Mat 28:18-20 Then Jesus came to them and said, “All authority in heaven and on earth has been given to me. Therefore go and make disciples of all nations, baptizing them in the name of the Father and of the Son and of the Holy Spirit, and teaching them to obey everything I have commanded you. And surely I am with you always, to the very end of the age.” NIV

Even on a first read of this very familiar text, it seems obvious what the intended outcomes of disciple making should be: disciples should make disciples. That would include Jesus’s “yoke” (his teaching) as well as emulating his lifestyle. Jesus himself guarantees the journey of disciple-making with his personal presence and authority. This is a clear instruction and cannot be avoided by anybody who identifies in any real way with Jesus. Not making disciples would be disowning Jesus himself.

But how on earth could we do it? How do we translate “to follow” in the literal footsteps of a physical Jesus into the following of a resurrected Jesus in such a way that the outcomes will be congruent?
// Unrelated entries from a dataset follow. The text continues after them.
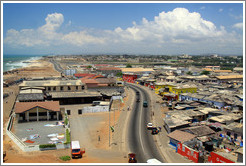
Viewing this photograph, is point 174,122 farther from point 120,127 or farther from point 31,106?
point 31,106

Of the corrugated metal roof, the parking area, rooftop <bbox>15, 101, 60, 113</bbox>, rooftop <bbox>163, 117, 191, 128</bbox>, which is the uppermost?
rooftop <bbox>15, 101, 60, 113</bbox>

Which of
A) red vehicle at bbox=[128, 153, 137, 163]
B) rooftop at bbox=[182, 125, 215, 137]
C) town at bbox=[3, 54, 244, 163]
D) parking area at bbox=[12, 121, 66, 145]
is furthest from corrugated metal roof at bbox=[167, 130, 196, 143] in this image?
parking area at bbox=[12, 121, 66, 145]

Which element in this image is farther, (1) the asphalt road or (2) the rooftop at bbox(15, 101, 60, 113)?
(2) the rooftop at bbox(15, 101, 60, 113)

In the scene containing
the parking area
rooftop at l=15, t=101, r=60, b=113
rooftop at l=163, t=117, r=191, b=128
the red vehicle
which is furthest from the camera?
rooftop at l=15, t=101, r=60, b=113

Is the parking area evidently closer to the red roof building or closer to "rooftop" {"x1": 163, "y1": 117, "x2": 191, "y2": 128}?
the red roof building

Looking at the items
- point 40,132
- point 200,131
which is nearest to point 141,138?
point 200,131

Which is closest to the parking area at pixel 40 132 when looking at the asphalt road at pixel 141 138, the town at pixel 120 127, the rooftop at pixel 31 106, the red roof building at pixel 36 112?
the town at pixel 120 127

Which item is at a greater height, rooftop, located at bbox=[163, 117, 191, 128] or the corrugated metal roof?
rooftop, located at bbox=[163, 117, 191, 128]
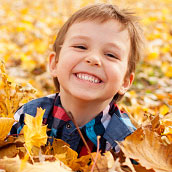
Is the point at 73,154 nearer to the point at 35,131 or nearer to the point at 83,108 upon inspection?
the point at 35,131

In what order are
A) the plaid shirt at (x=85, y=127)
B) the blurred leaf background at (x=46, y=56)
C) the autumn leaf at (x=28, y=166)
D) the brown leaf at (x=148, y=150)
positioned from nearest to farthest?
the autumn leaf at (x=28, y=166) < the brown leaf at (x=148, y=150) < the plaid shirt at (x=85, y=127) < the blurred leaf background at (x=46, y=56)

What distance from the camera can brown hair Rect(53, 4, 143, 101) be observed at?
179 centimetres

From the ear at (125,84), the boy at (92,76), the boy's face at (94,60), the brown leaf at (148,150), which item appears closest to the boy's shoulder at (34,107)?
the boy at (92,76)

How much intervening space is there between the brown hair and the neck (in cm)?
38

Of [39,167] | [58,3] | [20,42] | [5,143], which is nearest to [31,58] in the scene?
[20,42]

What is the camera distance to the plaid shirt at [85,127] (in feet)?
5.58

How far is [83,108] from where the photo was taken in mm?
1791

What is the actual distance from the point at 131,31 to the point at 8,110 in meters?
1.01

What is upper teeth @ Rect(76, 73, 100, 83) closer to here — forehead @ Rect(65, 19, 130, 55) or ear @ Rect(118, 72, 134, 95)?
forehead @ Rect(65, 19, 130, 55)

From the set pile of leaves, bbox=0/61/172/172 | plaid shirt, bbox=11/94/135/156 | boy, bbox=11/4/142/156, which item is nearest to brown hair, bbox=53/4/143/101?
boy, bbox=11/4/142/156

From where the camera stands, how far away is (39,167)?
98 cm

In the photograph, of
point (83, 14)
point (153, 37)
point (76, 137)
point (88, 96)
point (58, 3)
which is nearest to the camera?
point (88, 96)

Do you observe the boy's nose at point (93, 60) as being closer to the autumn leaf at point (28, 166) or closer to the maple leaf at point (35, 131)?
the maple leaf at point (35, 131)

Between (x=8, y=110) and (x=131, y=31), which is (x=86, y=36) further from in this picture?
(x=8, y=110)
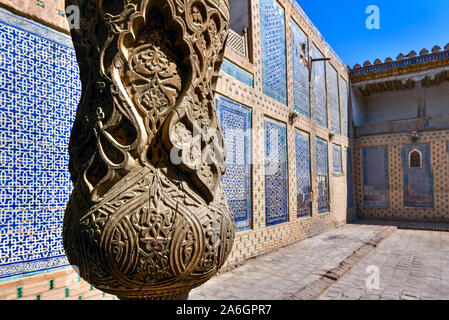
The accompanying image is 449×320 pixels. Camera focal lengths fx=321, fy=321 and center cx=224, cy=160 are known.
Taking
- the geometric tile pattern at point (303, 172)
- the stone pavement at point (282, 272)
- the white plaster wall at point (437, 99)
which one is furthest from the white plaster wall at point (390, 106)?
the stone pavement at point (282, 272)

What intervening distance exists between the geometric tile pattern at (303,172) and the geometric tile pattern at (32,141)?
5124 millimetres

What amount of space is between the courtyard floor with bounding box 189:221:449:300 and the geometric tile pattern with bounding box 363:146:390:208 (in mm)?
4153

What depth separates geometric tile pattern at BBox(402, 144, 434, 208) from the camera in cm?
1016

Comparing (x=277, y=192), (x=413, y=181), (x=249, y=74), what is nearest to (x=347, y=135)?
(x=413, y=181)

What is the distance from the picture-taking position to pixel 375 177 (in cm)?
1101

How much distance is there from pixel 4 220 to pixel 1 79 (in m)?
1.01

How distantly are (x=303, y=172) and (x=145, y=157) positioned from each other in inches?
256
How does Jesus guarantee the journey of disciple-making with both his presence and his authority?

 Eph 4:7-13 But to each one of us grace has been given as Christ apportioned it. …. It was he who gave some to be apostles, some to be prophets, some to be evangelists, and some to be pastors and teachers, to prepare God’s people for works of service, so that the body of Christ may be built up until we all reach unity in the faith and in the knowledge of the Son of God and become mature, attaining to the whole measure of the fullness of Christ.

 Ephesians 4 paints a picture of Christ expressing the fullness of his ministry through his body on earth in order to continue his ministry. The way this comes about is through a multiplicity of gifts that together takes responsibility for the effective equipping, that is discipeling of every follower of Jesus. It can be described in the diagram:


 The outcomes for this discipling process are clear:

  •  The body of Christ is equipped for a very specific purpose and this is works of service that in reality belongs fully to Christ.
  • Spiritual maturity is not an end in itself, but preparation for service.
  • The body is discipled towards unity in purpose and function to be able to as one body collectively act out Christ’s ministry.
  • The risen Christ is actively doing works of ministry so that his purposes with the world will be realised. In terms of Jesus’ own definition this is all about Kingdom transformation and the breaking through of the age to come.
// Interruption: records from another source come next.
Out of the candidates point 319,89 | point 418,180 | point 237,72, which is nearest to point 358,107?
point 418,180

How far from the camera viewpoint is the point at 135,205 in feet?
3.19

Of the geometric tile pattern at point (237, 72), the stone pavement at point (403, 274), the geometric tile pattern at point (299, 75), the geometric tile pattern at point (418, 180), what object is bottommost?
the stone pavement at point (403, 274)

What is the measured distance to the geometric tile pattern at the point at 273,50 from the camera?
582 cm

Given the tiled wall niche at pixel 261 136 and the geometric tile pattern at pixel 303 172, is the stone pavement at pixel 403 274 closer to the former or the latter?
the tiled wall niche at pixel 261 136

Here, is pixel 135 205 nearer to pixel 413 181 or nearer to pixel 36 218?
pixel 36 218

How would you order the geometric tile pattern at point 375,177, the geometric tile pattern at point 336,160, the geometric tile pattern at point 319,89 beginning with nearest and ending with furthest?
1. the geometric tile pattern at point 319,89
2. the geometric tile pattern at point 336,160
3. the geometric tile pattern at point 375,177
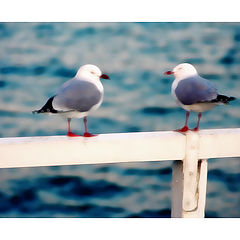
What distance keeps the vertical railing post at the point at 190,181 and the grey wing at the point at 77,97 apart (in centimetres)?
26

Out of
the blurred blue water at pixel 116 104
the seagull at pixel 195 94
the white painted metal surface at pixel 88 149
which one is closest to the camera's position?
the white painted metal surface at pixel 88 149

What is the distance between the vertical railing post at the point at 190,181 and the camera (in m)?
0.92

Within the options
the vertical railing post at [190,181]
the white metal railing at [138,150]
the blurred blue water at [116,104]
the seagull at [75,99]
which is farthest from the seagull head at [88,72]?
the blurred blue water at [116,104]

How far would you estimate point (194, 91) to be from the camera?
39.2 inches

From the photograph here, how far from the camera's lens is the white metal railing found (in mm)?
884

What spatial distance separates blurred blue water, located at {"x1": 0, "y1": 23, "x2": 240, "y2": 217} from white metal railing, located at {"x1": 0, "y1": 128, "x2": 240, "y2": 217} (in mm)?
718

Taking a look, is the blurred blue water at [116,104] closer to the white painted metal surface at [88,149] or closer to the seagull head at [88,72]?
the seagull head at [88,72]

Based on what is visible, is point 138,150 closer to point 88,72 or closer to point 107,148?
point 107,148

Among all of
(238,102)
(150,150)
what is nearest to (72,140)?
(150,150)

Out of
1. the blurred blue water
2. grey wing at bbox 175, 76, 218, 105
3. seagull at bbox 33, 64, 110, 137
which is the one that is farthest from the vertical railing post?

For those of us who mobilise the body of Christ towards Kingdom transformation it is important to note that what we call mobilisation is nothing but a function of disciple-making. Of course that implies that disciple-making cannot be confined to the first steps of faith or to the contents of a curriculum. Disciple making is the preparation of a collective life style of service through which the risen Christ mobilises his own body as the whole body flows from the head and is dependent on Him.

It is no surprise that we have seen quicker results of the mobilising ministry in faith communities with a strong disciple making basis – they could immediately flow into the end-game of the whole journey. The opposite is equally true – where disciple making is stunted or absent, this apostolic foundation have to be laid first before Kingdom transformation spills over to the community at large.

In order to explore the how of this process, we will have to look into the dynamics of the five fold gifts mentions in Ephesians 4, but that will have to be explored next time.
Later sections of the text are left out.